Page excerpt:
The Union contends that the Executive Assistant to the Deputy Superintendent has no assigned duties which involve confidential work relating to the District's labor relations and that she has not performed any labor relations work during the course of her employment. It points out that she does not type proposals or counter-proposals related to collective bargaining. It admits that she takes minutes at the Tuesday morning principal meetings and once every couple of years, the Personnel Director comes in and surveys the principals regarding contract proposals. If these are confidential, the Union suggests she could be excused from that portion of the meeting and that, in any event, this isolated instance of confidential-type work would not be sufficient to exclude her from the unit. It notes no evidence was presented that the Executive Assistant, Ms. Wislinsky, prepares grievance responses or is involved in discussion of any specific actions involving bargaining unit employes. It maintains that it is clear that Ms. Wislinsky is not a confidential employe.
The Union takes the position that the testimony of the prior incumbent, Ms. Munzenmaier, is not relevant to the present position because the duties of the position changed and the current job duties do not involve confidential matters. The Union alternatively argues that even if Ms. Munzenmaier's duties are relevant, her exposure to confidential matters was limited to isolated instances unrelated to her assigned duties, one of which involved a concern with a fellow employe and the other involved serving as a sounding board for the Deputy regarding his investigation of a sexual harassment claim. It claims that such limited contacts in ten years are not sufficient for the position to remain confidential. It concludes that the evidence does not support a conclusion that the position is confidential and it should be placed in the bargaining unit.
The District contends that both positions are confidential and should continue to be excluded from the bargaining unit. With respect to the position occupied by Mary Spies, the District submits that since 1987, the Personnel Director has been responsible for contract negotiations and employment relations. It points out that prior to 1987, there were two confidential employes in the Personnel Office and despite the increase in on-going labor relations matters, there are still only two confidential employes plus a 75 percent time non-confidential employe.
It alleges that Ms. Spies is involved in all areas in the Personnel Department, including transcribing contract proposals, making copies of such proposals and transcribing other related correspondence. It asserts that she compiles the information used by the District in deciding on potential layoffs of teachers. It notes that Ms. Spies has access to Mr. Fiedler's electronic mail which frequently contains information of a sensitive, confidential nature relating to employment matters. It argues that access to the E-Mail is tantamount to access to telephone conversations. The District contends that Ms. Spies has knowledge that the District may be exploring disciplinary options, that Ms. Spies types correspondence dealing with employe discipline and non-renewal, both preliminary and final drafts, and that she is knowledgeable about the District's deliberations and strategy whether or not discipline actually ever takes place. It points out that Ms. Spies had access to regular, confidential communiques from the District's attorney on a recent, major disciplinary situation affecting a member of the clerical bargaining unit. It also points out that Ms. Spies transcribes grievance responses, and due to her position, knows what is going on with respect to labor relations in the Personnel Department. The District claims that Ms. Spies has the requisite "access to, knowledge of, and participation in" confidential labor relations matters so as to be a confidential employe and as such should be excluded from the bargaining unit. It cites Appleton Area School District, Dec. No. 22338-B (WERC, 7/87) in support of its position pointing out that in Appleton, the Commission excluded a similar position, the personnel records secretary. The District notes that the position occupied by Ms. Spies has been confidential since the inception of the bargaining unit and argues the evidence fails to establish that the job duties have changed.

Extracted data:
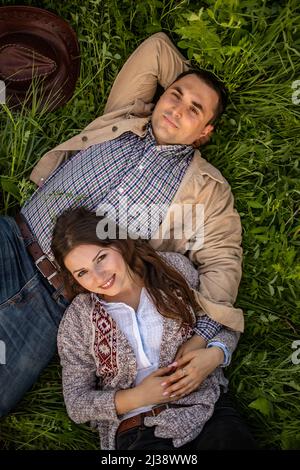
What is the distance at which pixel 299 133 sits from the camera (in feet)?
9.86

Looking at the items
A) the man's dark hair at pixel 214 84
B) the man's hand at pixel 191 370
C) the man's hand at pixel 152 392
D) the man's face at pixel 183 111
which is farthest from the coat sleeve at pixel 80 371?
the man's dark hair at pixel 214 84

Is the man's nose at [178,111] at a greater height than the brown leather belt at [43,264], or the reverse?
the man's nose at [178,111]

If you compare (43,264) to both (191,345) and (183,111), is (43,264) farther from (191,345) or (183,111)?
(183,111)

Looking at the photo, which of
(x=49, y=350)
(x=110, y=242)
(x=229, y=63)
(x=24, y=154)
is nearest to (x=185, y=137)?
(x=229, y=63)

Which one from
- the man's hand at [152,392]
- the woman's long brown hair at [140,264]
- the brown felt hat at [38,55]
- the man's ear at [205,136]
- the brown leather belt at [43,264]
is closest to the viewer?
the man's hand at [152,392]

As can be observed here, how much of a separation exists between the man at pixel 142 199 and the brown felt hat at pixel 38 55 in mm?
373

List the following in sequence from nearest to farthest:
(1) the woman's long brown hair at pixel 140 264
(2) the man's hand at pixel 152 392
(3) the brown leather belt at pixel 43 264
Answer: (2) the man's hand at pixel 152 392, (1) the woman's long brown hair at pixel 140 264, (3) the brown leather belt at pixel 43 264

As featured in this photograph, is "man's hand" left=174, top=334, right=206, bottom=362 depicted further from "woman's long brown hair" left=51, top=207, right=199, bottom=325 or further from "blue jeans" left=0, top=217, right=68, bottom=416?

Given instruction A:
In the confidential-employe dispute text, rewrite the passage from "The District contends that both" to "time non-confidential employe.", substituting "Human Resources Director" for "Personnel Director".
Given instruction B:
According to the confidential-employe dispute text, why does the Union consider Ms. Munzenmaier's testimony irrelevant to the present position?
Given instruction C:
Continue the confidential-employe dispute text after its final sentence.
The data has no connection to the text about the confidential-employe dispute.

Reply A:
The District contends that both positions are confidential and should continue to be excluded from the bargaining unit. With respect to the position occupied by Mary Spies, the District submits that since 1987, the Human Resources Director has been responsible for contract negotiations and employment relations. It points out that prior to 1987, there were two confidential employes in the Personnel Office and despite the increase in on-going labor relations matters, there are still only two confidential employes plus a 75 percent time non-confidential employe.

Reply B:
The Union says the position's duties have changed since she held it. The current duties do not involve confidential matters.

Reply C:
The District points out that Assistant Superintendent Fielder has the sole responsibility for all employment matters in the District and as his support person, Ms. Spies deals with these issues on a daily basis. Her considerable confidential duties could not be assigned to another employe without severe disruption of the Personnel Department's operations. The District argues that the Personnel Department simply has too much confidential work to be performed by one employe.
The District claims that for a school district its size, a total of five confidential employes is reasonable and that if the Union would succeed with its petition, it would have only three. The District submits the evidence shows that no comparable school district in Wisconsin has only three confidential employes and that some smaller districts have more confidential secretaries. The District refers to the Commission's decision in LaCrosse School District, Dec. No. 15710-A (WERC, 5/79) (LaCrosse is a smaller district than Eau Claire), wherein it held that "four employes is not an inordinately large number of confidential employes to be excluded from a bargaining unit of the size involved herein." In Rhinelander School District, Dec. No, 17021-A (WERC, 12/86), three confidential employes were found reasonable in a district which employs 400 employes. It notes Eau Claire employs approximately 1,200 employes. It concludes that Ms. Spies' duties mirror those of other secretaries the Commission has found to be confidential, her position has historically been confidential and it should continue to be excluded from the bargaining unit.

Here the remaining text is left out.